HAE is a rare genetic disease that can be debilitating, painful and life-threatening and is characterized by local swelling in subcutaneous tissue, the gastrointestinal tract and the larynx.
In the study, patients receiving Icatibant reported an average time to onset of symptom relief as around 2 hours, a reduction in time compared to placebo.
Two studies were carried out and while the endpoint of the study was not met in one of the studies, a combined analysis of both showed a significant reduction in time to onset of symptom relief. Kos commented the failure to meet one of the targets was due to an unexpectedly high response to placebo in patients with abdominal pain.
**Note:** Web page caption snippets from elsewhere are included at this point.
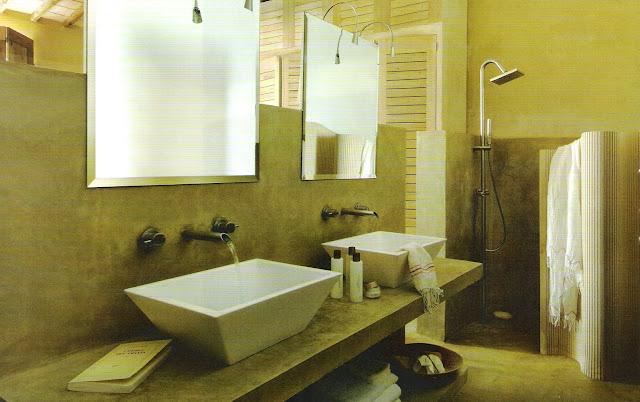 Bath vanity room divider, Côté Sud Aout-Sept 2006, edited by lb for linenandlavender.net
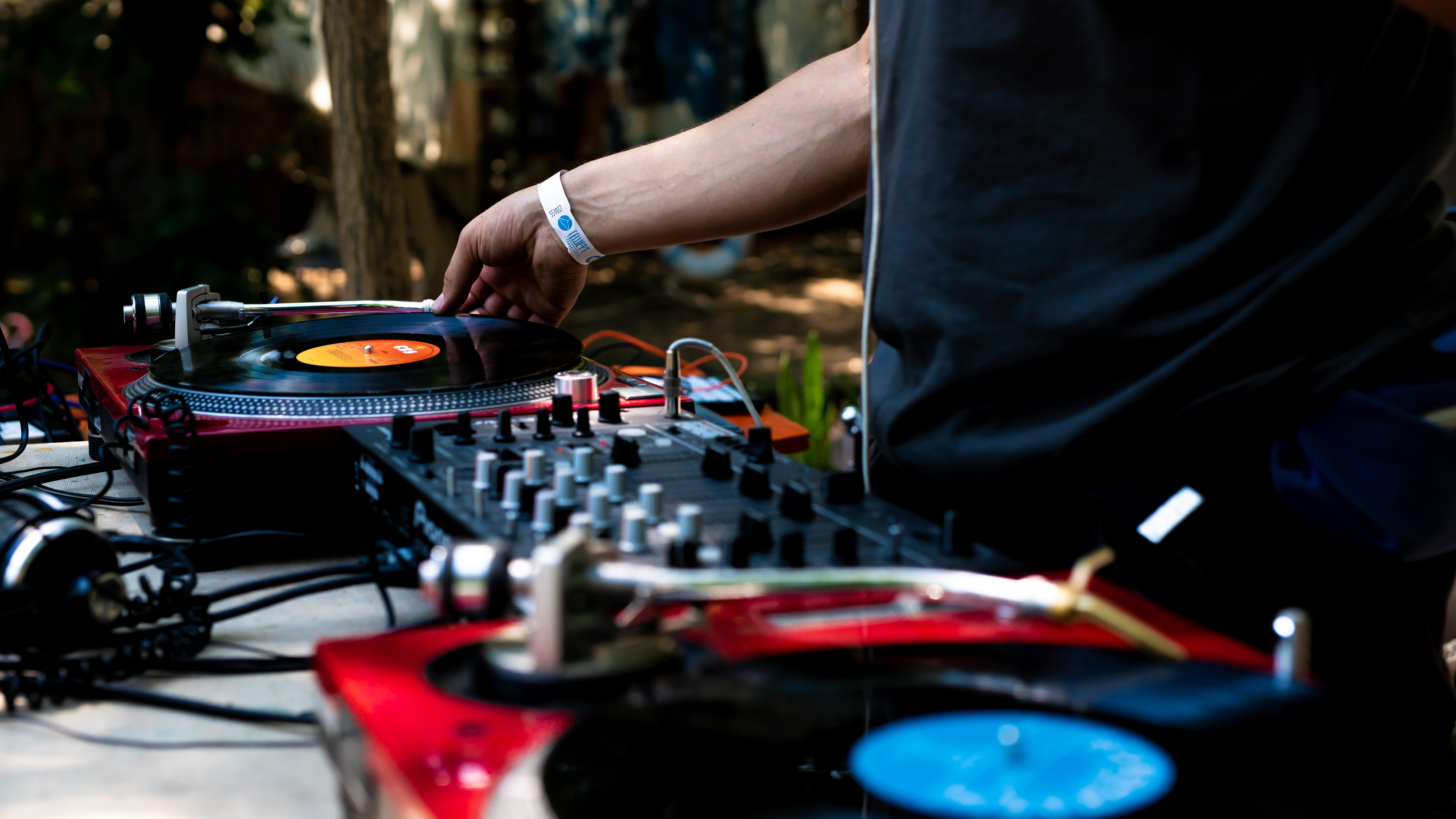 ¿En qué se diferencia una controladora DJ de una mesa de mezclas? - Imagen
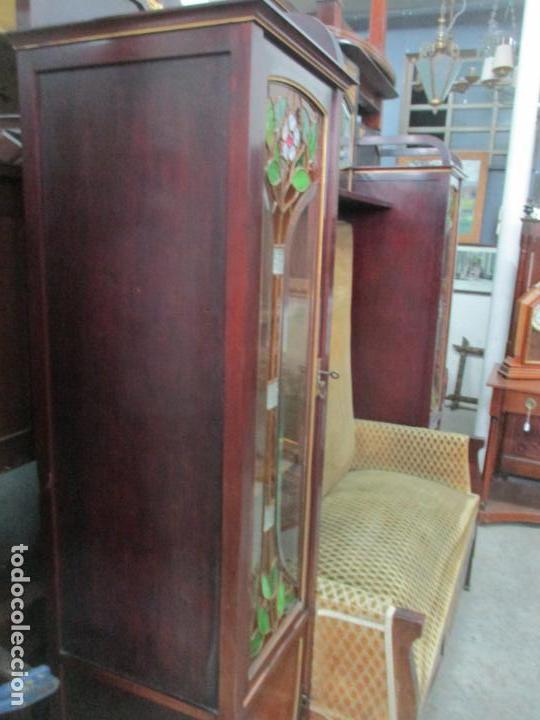 Antigüedades: Curioso Mueble Modernista - Joan Busquets - Sofá, Pareja de Vitrinas y Espejo - Madera de Caoba - Foto 23 - 139889778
Initial submission of a new drug application with the FDA is expected by the end of 2006. Kos collaboration partner Jerini plans to seek expedited review by FDA Icatibant has also been granted orphan drug status and fast-track designation.
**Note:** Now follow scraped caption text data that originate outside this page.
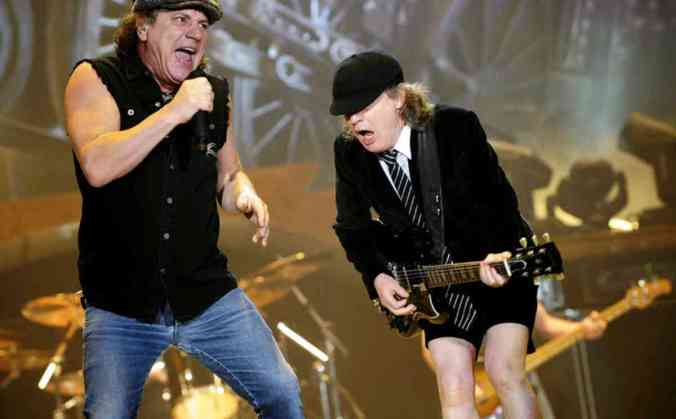 epa01688253 Australian hard rock band AC/DC singer Brian Johnson (L) and guitarist Angus Young perform on stage during their concert at the Bilbao Exhibition Centre (BEC) in Baracaldo, Basque Country, northern Spain, 04 April 2009.  EPA/MIGUEL TONA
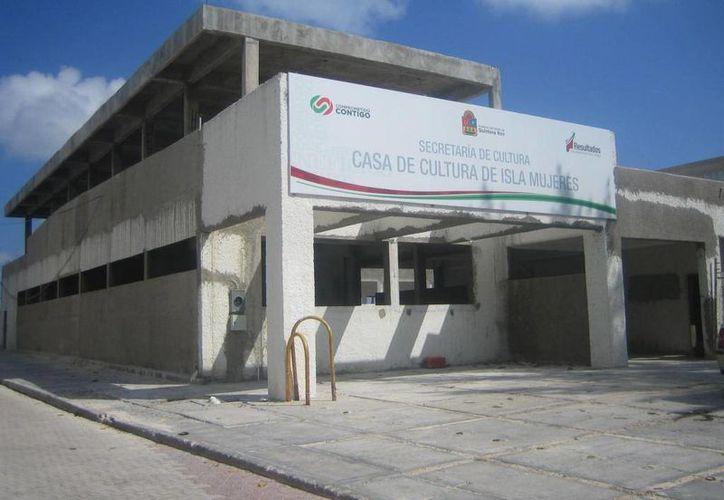 En los últimos cinco meses se invertirán 70 millones de pesos en la isla. (Lanrry Parra/SIPSE)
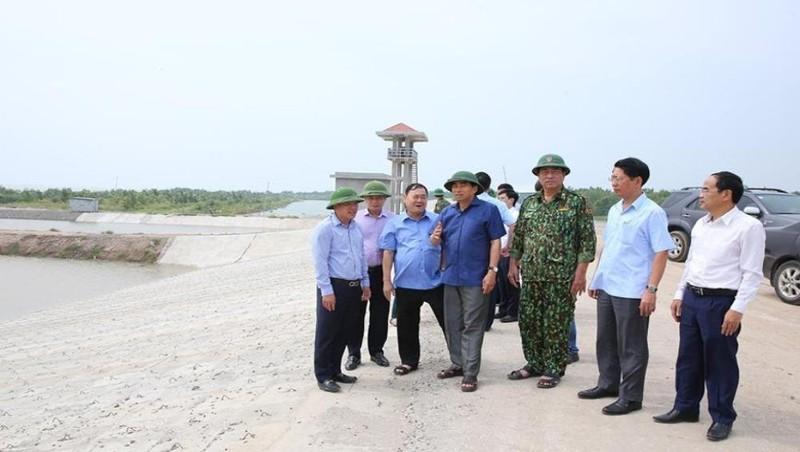 Chủ tịch UBND tỉnh Ninh Bình Đinh Văn Điến (áo xanh đậm) cùng đoàn kiểm tra đi kiểm tra tình hình phòng, chống bão.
“The strength and consistency of these trial results demonstrate Icatibant’s potential as a safe, effective and much needed therapy for hereditary angioedema,” said Adrian Adams, President and CEO, Kos Pharmaceuticals.
Kos has exclusive development, marketing and distribution rights for Icatibant in North America. Kos anticipates Icatibant entering a potential $300 million market space in North America, with orphan drug status securing seven-year US market exclusivity upon approval.